What the task requires>
Beginning with the line that holds "kingdom: Animalia", retype the rest of the listing exactly, last line included.

The data>
——
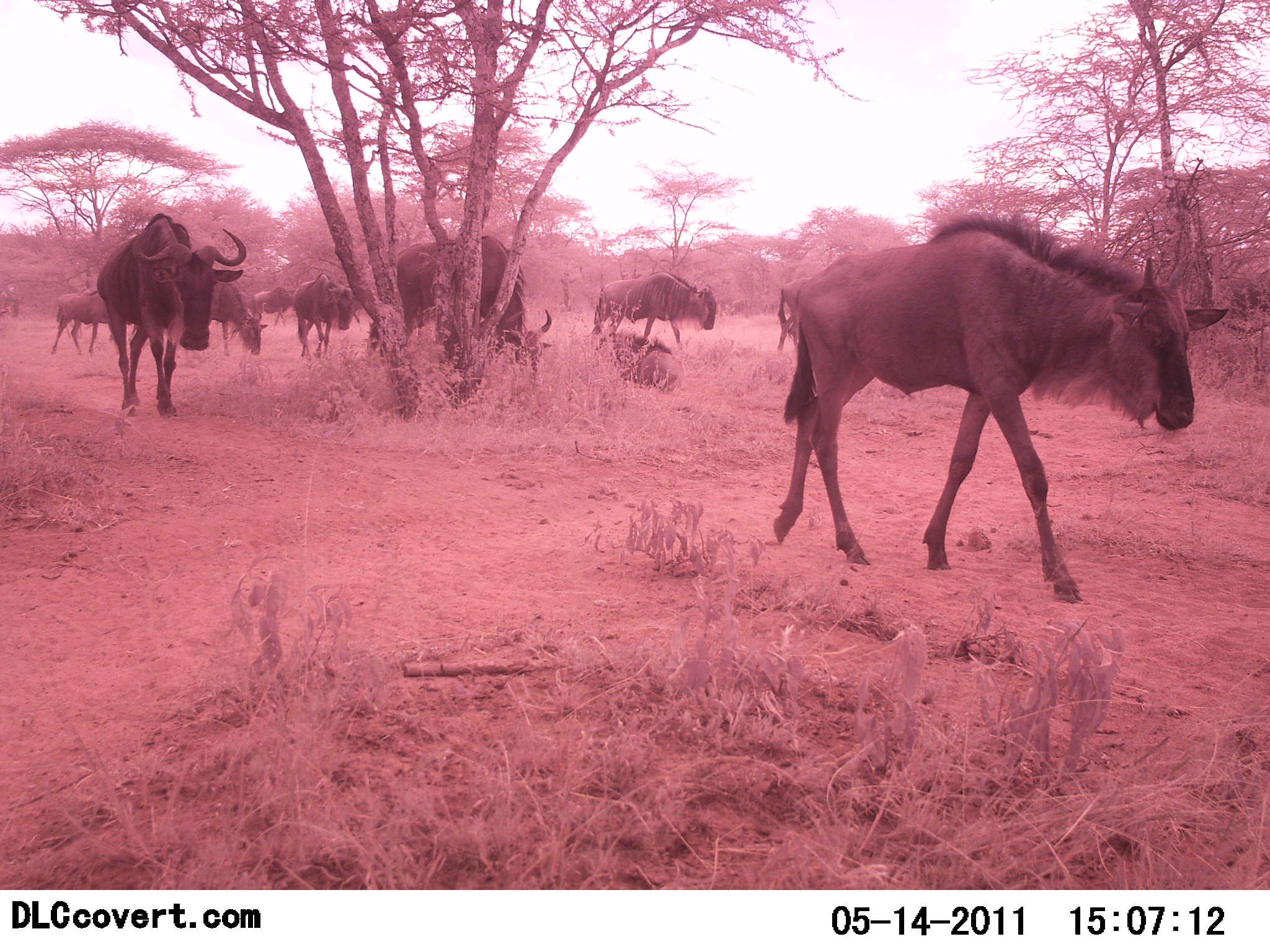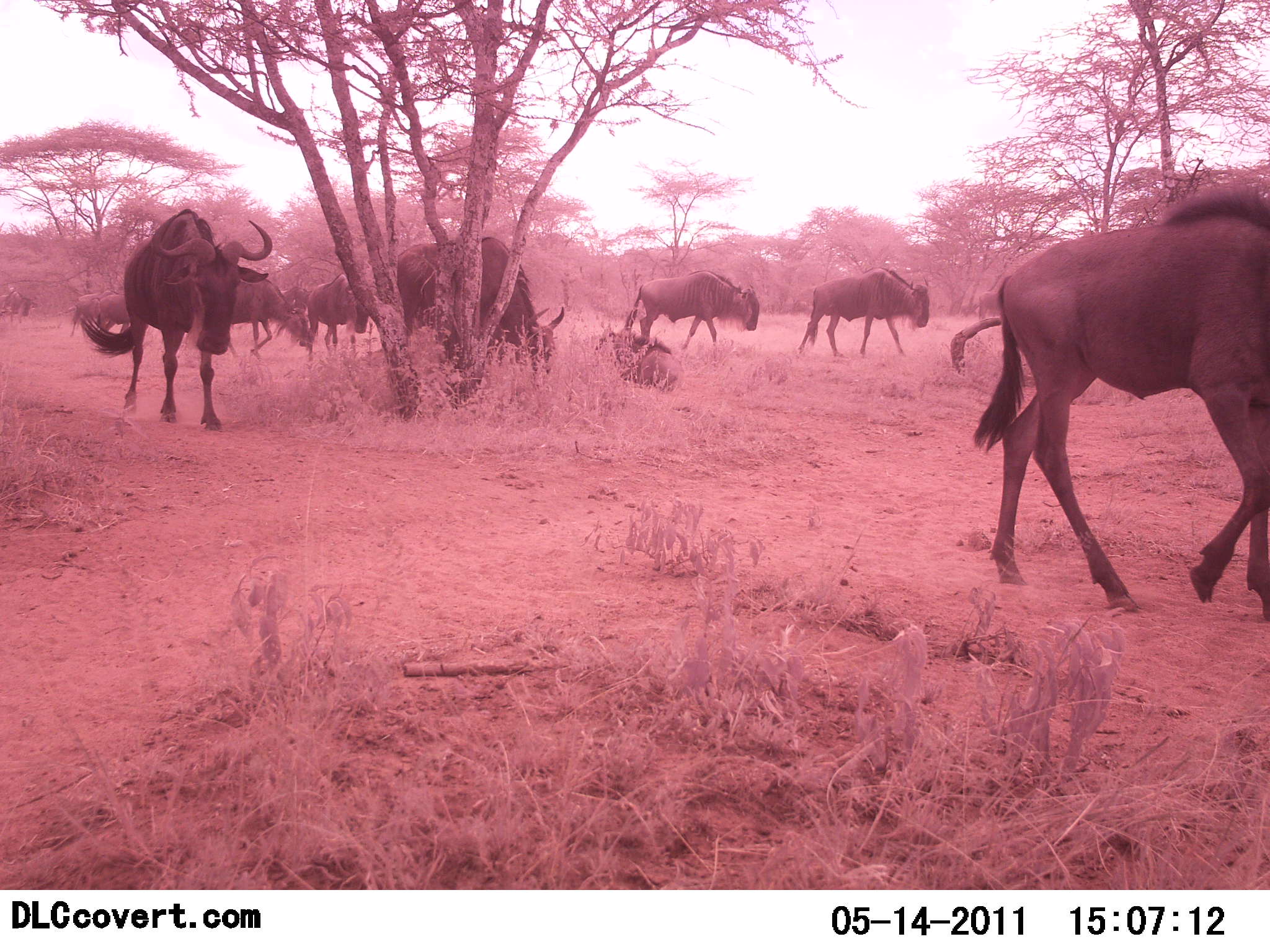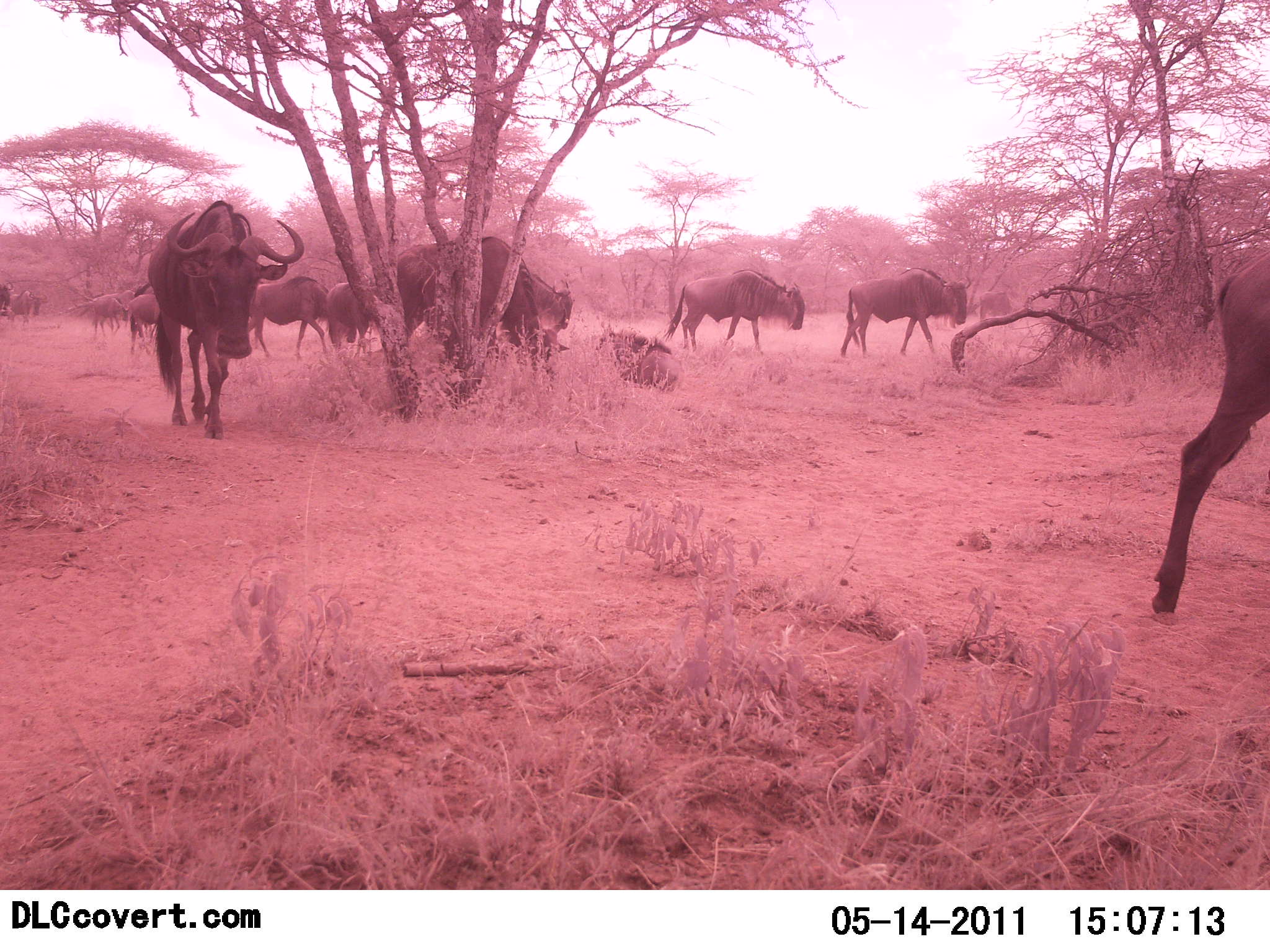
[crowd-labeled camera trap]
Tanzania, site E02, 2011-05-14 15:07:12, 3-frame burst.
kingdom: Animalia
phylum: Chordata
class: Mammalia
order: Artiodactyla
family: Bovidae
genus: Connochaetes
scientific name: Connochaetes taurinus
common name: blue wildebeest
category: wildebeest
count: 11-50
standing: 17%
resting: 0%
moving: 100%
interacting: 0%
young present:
——
Result of this exercise>
kingdom: Animalia
phylum: Chordata
class: Mammalia
order: Artiodactyla
family: Bovidae
genus: Connochaetes
scientific name: Connochaetes taurinus
common name: blue wildebeest
category: wildebeest
count: 11-50
standing: 17%
resting: 0%
moving: 100%
interacting: 0%
young present:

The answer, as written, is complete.